[The task]
Nothing but the lines from the one including "Smith and Hawken" through the last line of the entries, restated exactly, should appear in the answer; omit the pictures.

[Data extracted from a collection]

· · · · · · ·

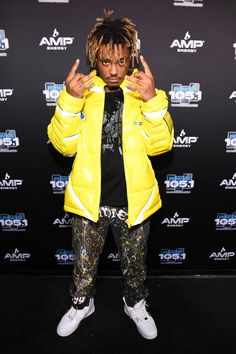 Rapper Juice Wrld Height Weight Body Measurements Shoe Size Age Stats Facts are given in this article along with his family wiki, hair eye color, biography, nationality and girlfriends details. Juice Rapper, Hip Hop, Death Race, Rap Wallpaper, Trippie Redd, American Rappers, British Rappers, Young Thug, Billboard Music Awards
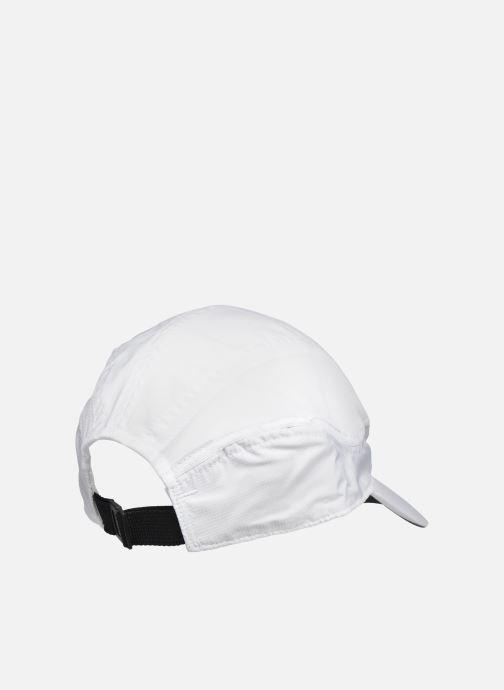 Cappellino Nike U Nsw Tlwd Cap Nike Air Bianco modello indossato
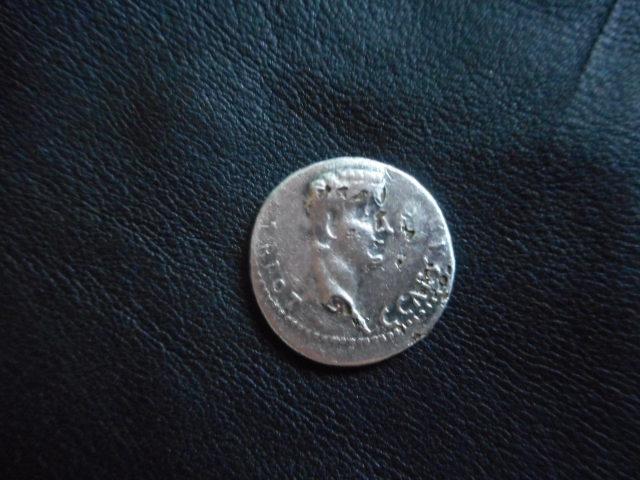 Denier de Caligula et Auguste Dscn0613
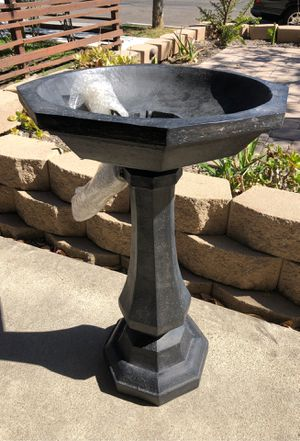 Smith and Hawken Paris water fountain for Sale in San Diego, CA
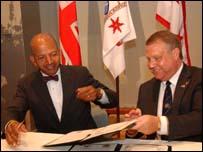 Sunderland Council, Bob Symonds (right) and Mayor of Washington DC, Anthony A. Williams
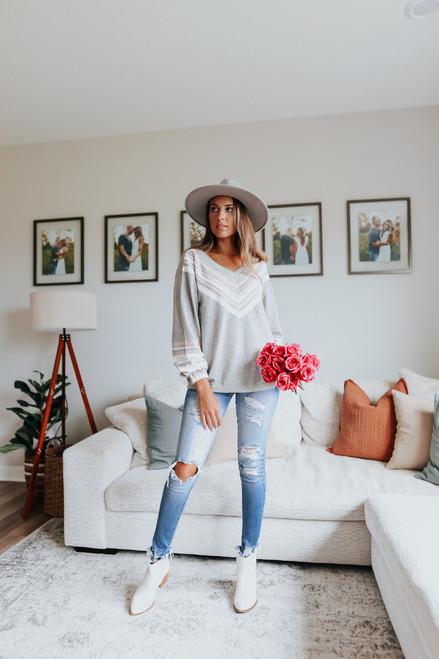 V-Neck Printed Grey Sweater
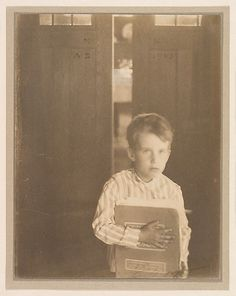 Clarence H. White, Boy with Camera Work, #Camera Work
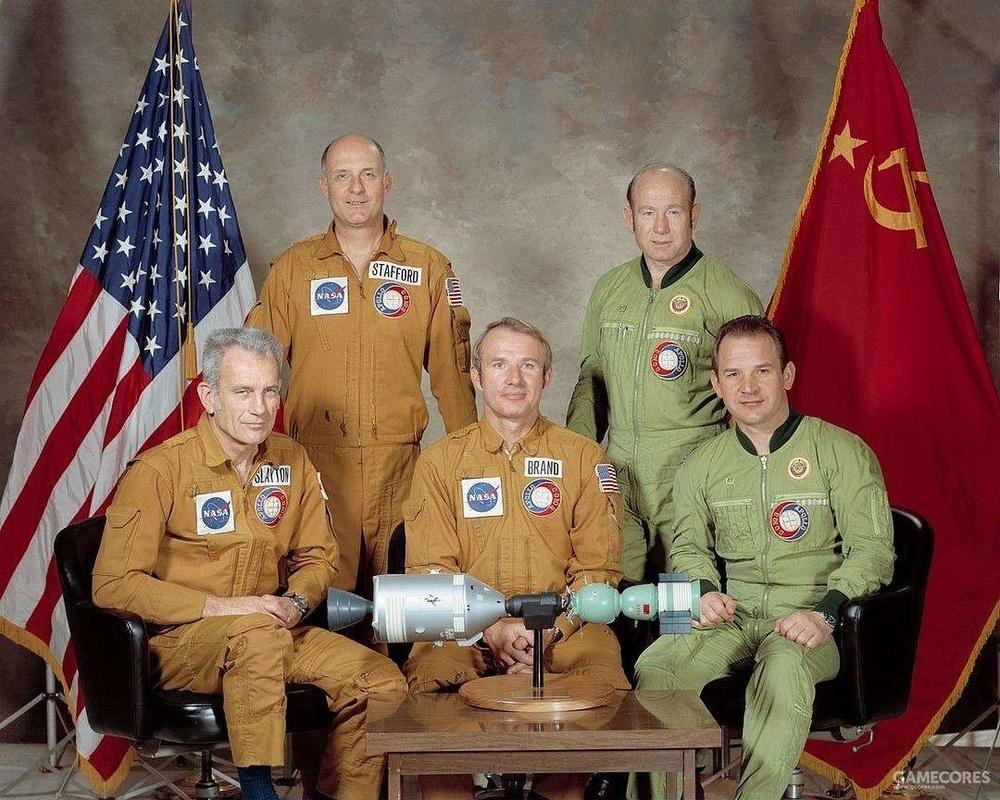 两国宇航员的合影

· · · · · · ·

[Completed task]
 Smith and Hawken Paris water fountain for Sale in San Diego, CA
 Sunderland Council, Bob Symonds (right) and Mayor of Washington DC, Anthony A. Williams
 V-Neck Printed Grey Sweater
 Clarence H. White, Boy with Camera Work, #Camera Work
 两国宇航员的合影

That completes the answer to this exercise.